Doğu Anadolu’nun sakin ama bir o kadar da derin izler taşıyan şehirlerinden Erzincan, doğası ve tarihi kadar mutfağıyla da keşfedilmeye değer. Erzincan mutfağı, yüzlerce yıllık geleneksel tarifleriyle yalnızca damaklara değil, kültürel belleğe de hitap ediyor, misafirlerine âdeta bir kültür şöleni sunuyor.
“Erzincan’ın neyi meşhur?” diye merak ediyorsan buna verilecek cevaplar oldukça iştah açıcı: yaprak döneri, kuzu dolması, kelecoşu… Şehrin bunlar gibi sayısız iştah kabartan lezzeti mevcut. Et yemeklerinin başrolde olduğu Erzincan mutfağında, daha önce de altını çizdiğimiz gibi hayvansal gıdalar ve süt ürünleri önemli bir yer tutuyor. Tereyağlı pilavlar, yoğurtlu soslarla hazırlanan yöresel yemekler ve doyurucu hamur işleri bu mutfağın temel taşları arasında.

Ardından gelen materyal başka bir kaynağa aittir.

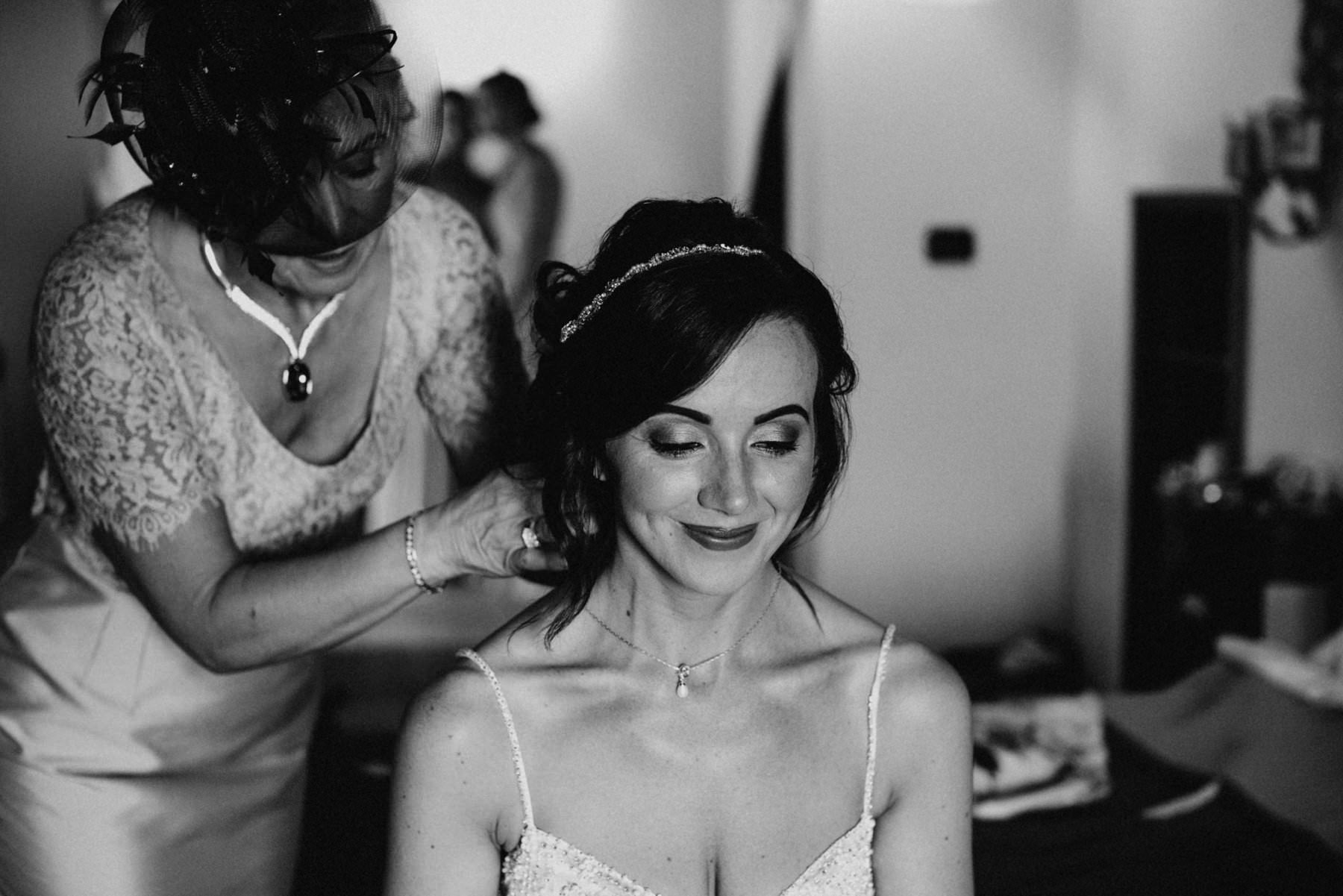 mother latches brides necklace before her petritoli wedding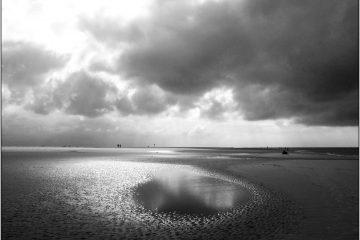 Wolken ziehen sich zu am Strand in Schwarz Weiß.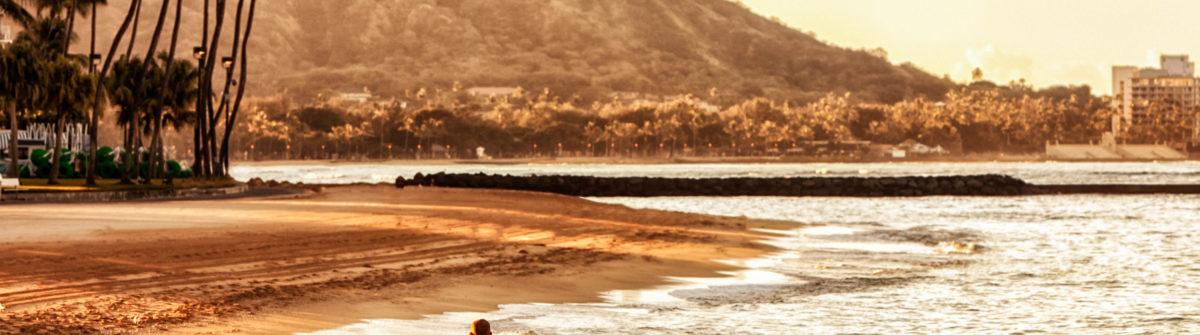 Happy Couple Walking on Waikiki Beach at Sunrise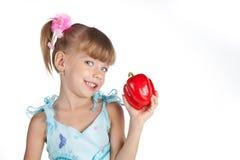 女孩少许胡椒红色甜点 免版税库存图片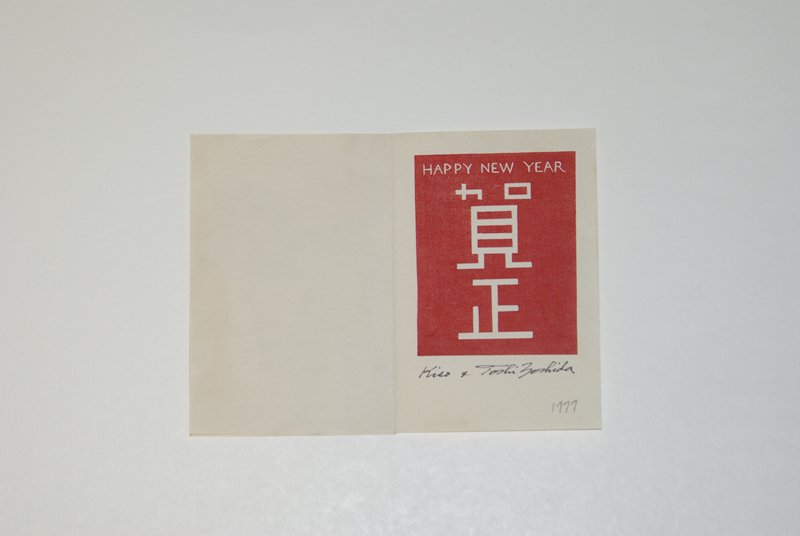 front: two zebras standing side by side at L, each looking in opposite direction; orange background with orange and gray tree in ULQ; inside: red block with New Year's greeting in English and Japanese; separate yellow sheet with printed New Year's greeting and signature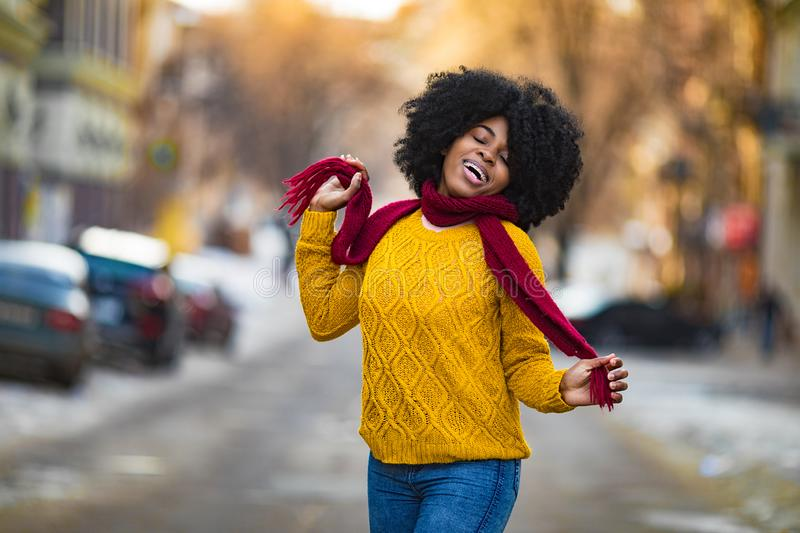 Cheerful young black woman is smiling to the city street stock photo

Yolun Erzincan’a düştüğünde şehir merkezindeki et lokantalarına uğramayı kesinlikle ihmal etmemelisin, Erzincan et lokantaları listenin üst sıralarında yer almalı! Erzincan cağ kebabı, ince lavaşa sarılı dürümler ya da sacın üzerinde pişirilen yöresel et yemekleriyle unutulmaz bir öğün seni bekliyor. Eğer modern bir dokunuş arıyorsan Erzincan’daki yerel malzemelerle hazırlanan hamburger çeşitlerini de deneyebilirsin. Bunlar bölgede günden güne popülerleşiyor ve modern dokunuşlarla bambaşka lezzetlere ulaşıyor!
Ev yemeklerine meraklıysan evelik dolması ya da yoğurtla servis edilen sırın ve özellikle kelecoş mutlaka tatman gereken lezzetlerden. Erzincan yemeklerinden kelecoş yalnızca bir yemek değil, şehrin mutfak kültürünü de derinlemesine yansıtan özel bir tarif. Günün sonunda farklı bir tat denemek istersen şehirdeki balık restoranları da hoş bir alternatif olabilir. Doğal kaynak sularında yetişen tatlı su balıkları, Erzincan mutfağının daha az bilinen ama etkileyici yönlerinden. Hazırsan şehrin en ikonik ve doyurucu ana yemeklerine doğru bir yolculuğa çıkalım!
Yaprak Döner

Erzincan yemekleri denince akla ilk gelen lezzetlerden biri yaprak döner. İsmini etin yaprak gibi ince kesilmesinden alıyor. Fakat işin sırrı etin nasıl piştiğinde! Et tuzla marine edilerek odun ateşinde yatay şekilde pişiriliyor. Böylelikle tadına bakanlar lezzetine, dokusuna hayran kalıyor. İnce ince kesilen yaprak gibi etler, sıcacık lavaşta ya da pilavın üstünde servis ediliyor. Erzincan’da genellikle kuzu eti tercih edilse de farklı seçenekler bulmak mümkün olabiliyor. Peki, sen eti nasıl tercih edersin? Tercihin ne olursa olsun, burada damak tadına uygun bir yaprak döner bulman mümkün.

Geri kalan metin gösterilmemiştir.